Joseph Cherniavsky (יוסף טשערניאַװסקי, c. 1890-1959) was a Jewish American cellist, theatre and film composer, orchestra director, and recording artist. He wrote for the Yiddish theatre, made some of the earliest novelty recordings mixing American popular music, Jazz and klezmer in the mid-1920s, was also musical director at Universal Studios in 1928-1929, and had a long career in radio and musical theatre.

==Biography==
===Early life===
Josef Leo Cherniavsky was born in Lubny, Poltava Governorate, Russian Empire around 1890. The exact date of his birth is unclear; a citizenship application by his wife in 1928 said March 29, 1889; he himself said on US military documents that it was March 29, 1890, while the Lexicon of Yiddish Theatre says it was March 31, 1894. His father was a klezmer musician, as was his grandfather.

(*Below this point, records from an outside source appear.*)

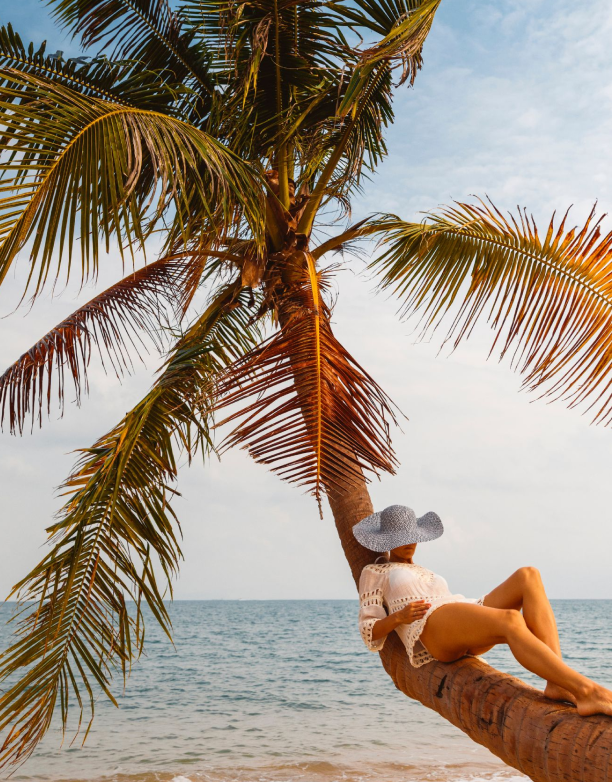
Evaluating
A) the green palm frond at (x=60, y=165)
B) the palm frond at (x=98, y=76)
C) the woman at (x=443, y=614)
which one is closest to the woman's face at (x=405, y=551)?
the woman at (x=443, y=614)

Although the Lexicon of Yiddish Theatre claims that his grandfather was the prototype for Sholem Aleichem's fictional klezmer Stempenyu (in real life, a violinist named Yosele Druker), it seems that his grandfather was actually Peysekh Fidelman, father of the violinists Alexander Fiedemann. In his youth, Joseph studied in a Cheder and also played drums in his father's ensemble at weddings. He soon began to learn the cello from his father, and then moved to Odessa where he continued to learn the instrument from his uncle Alexander Fiedemann. He then obtained a government scholarship and traveled to study at the Saint Petersburg Conservatory under such figures as Nicolai Rimsky-Korsakov and Alexander Glazunov. He graduated in 1911 with a gold medal as a Cellist and Conductor and then went to Leipzig where he finished his studies under Julius Klengel.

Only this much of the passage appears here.